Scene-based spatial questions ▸

* Begin *

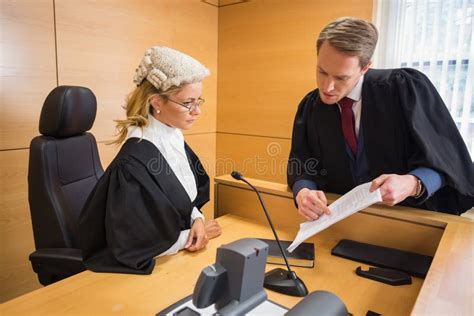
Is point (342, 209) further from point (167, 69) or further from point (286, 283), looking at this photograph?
point (167, 69)

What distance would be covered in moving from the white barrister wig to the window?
1.71 metres

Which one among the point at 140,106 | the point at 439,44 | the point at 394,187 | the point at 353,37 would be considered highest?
the point at 439,44

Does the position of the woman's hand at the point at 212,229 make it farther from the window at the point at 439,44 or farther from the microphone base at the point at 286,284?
the window at the point at 439,44

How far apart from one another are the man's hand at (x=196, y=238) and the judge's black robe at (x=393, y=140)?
0.45 metres

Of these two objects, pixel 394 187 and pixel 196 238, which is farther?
pixel 196 238

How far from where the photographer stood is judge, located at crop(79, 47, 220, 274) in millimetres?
1189

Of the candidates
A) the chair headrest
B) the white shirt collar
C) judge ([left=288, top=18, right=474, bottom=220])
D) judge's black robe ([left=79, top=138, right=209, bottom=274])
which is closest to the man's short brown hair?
judge ([left=288, top=18, right=474, bottom=220])

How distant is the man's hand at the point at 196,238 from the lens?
1.28 metres

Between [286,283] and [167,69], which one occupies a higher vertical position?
[167,69]

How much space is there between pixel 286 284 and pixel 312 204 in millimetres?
348

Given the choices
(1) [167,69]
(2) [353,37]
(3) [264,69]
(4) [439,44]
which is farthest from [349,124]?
(3) [264,69]

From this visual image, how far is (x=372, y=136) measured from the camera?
143 cm

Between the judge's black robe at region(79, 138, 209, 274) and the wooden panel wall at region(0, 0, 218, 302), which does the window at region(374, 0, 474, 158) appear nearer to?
the wooden panel wall at region(0, 0, 218, 302)

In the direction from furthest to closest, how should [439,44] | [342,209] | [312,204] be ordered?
[439,44], [312,204], [342,209]
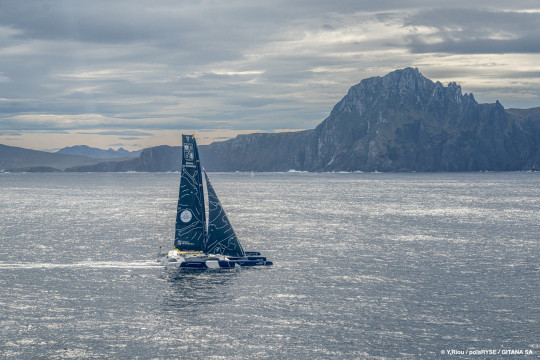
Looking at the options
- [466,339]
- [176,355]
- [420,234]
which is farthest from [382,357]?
[420,234]

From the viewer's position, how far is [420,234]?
93.7 m

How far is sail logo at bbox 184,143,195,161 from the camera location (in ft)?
195

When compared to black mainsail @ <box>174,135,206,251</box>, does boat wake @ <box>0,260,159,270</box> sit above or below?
below

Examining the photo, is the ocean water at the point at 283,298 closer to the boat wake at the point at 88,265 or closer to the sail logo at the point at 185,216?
the boat wake at the point at 88,265

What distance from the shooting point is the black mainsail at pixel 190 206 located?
60156 mm

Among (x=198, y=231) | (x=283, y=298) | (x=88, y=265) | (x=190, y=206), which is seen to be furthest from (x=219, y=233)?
(x=88, y=265)

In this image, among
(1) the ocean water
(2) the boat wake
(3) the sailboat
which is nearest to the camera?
(1) the ocean water

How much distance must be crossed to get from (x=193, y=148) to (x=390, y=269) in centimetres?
2469

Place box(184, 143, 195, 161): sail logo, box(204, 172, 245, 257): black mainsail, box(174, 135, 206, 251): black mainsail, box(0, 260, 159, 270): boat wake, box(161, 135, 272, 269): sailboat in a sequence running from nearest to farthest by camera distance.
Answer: box(184, 143, 195, 161): sail logo → box(174, 135, 206, 251): black mainsail → box(161, 135, 272, 269): sailboat → box(204, 172, 245, 257): black mainsail → box(0, 260, 159, 270): boat wake

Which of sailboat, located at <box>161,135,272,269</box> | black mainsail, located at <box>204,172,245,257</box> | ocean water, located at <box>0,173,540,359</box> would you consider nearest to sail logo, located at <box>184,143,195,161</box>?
sailboat, located at <box>161,135,272,269</box>

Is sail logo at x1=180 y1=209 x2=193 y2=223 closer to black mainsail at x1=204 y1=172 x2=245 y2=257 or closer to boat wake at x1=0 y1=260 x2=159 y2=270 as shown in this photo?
black mainsail at x1=204 y1=172 x2=245 y2=257

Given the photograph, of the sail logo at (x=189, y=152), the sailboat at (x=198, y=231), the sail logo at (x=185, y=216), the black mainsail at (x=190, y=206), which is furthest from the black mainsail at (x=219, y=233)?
the sail logo at (x=189, y=152)

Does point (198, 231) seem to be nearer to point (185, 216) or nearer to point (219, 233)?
point (185, 216)

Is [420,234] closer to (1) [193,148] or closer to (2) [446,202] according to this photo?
(1) [193,148]
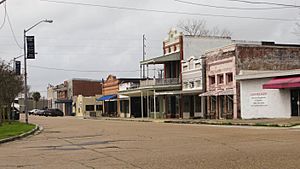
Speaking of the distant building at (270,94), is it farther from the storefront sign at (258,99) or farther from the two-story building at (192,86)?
the two-story building at (192,86)

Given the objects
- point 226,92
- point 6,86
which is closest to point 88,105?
point 6,86

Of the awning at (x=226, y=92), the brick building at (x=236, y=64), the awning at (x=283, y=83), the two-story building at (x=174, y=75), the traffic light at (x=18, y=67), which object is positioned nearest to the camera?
the awning at (x=283, y=83)

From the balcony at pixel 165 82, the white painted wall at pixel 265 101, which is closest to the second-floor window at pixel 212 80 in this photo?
the white painted wall at pixel 265 101

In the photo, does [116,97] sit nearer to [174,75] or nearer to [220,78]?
[174,75]

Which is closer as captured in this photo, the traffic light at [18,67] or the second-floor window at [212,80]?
the second-floor window at [212,80]

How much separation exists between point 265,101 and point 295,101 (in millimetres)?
3456

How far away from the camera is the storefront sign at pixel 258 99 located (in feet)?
141

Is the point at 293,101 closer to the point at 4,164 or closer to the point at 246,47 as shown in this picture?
the point at 246,47

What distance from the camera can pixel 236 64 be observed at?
47031 mm

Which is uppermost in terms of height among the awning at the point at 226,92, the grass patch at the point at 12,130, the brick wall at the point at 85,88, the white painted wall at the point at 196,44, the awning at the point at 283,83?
the white painted wall at the point at 196,44

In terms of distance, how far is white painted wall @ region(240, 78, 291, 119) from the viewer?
40.9 m

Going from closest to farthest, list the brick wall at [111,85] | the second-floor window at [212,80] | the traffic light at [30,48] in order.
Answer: the traffic light at [30,48] → the second-floor window at [212,80] → the brick wall at [111,85]

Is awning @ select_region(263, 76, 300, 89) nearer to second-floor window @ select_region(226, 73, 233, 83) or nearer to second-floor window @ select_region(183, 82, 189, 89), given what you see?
second-floor window @ select_region(226, 73, 233, 83)

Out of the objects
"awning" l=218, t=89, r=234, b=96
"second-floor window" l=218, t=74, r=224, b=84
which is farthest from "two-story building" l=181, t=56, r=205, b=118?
→ "awning" l=218, t=89, r=234, b=96
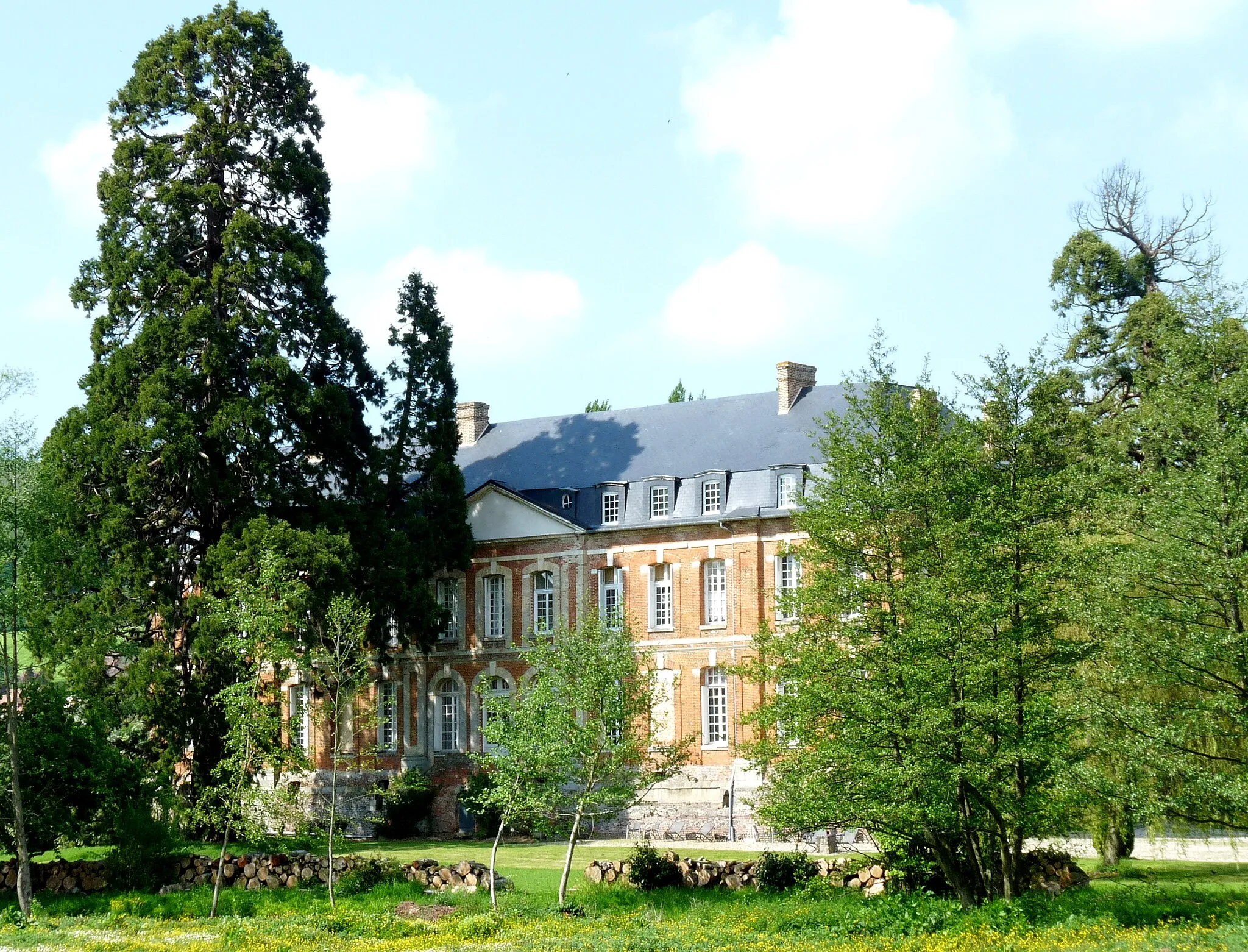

* End *

Task objective ▸ Return the lines of the listing verbatim, beginning at the line that contains "Does the position" and stopping after the line that contains "1.28 metres".

Right answer ▸
Does the position of the woman's hand at the point at 212,229 make it farther from the window at the point at 439,44 or farther from the microphone base at the point at 286,284?
the window at the point at 439,44

How far apart from one another are the man's hand at (x=196, y=238) and the judge's black robe at (x=393, y=140)?
0.45 metres

Of these two objects, pixel 394 187 and pixel 196 238, which is farther?
pixel 196 238

How far from where the photographer stood is judge, located at crop(79, 47, 220, 274) in millimetres?
1189

Of the candidates
A) the chair headrest
B) the white shirt collar
C) judge ([left=288, top=18, right=474, bottom=220])
D) judge's black robe ([left=79, top=138, right=209, bottom=274])
which is closest to the man's short brown hair?
judge ([left=288, top=18, right=474, bottom=220])

How distant is the man's hand at the point at 196,238 from the lens?
1.28 metres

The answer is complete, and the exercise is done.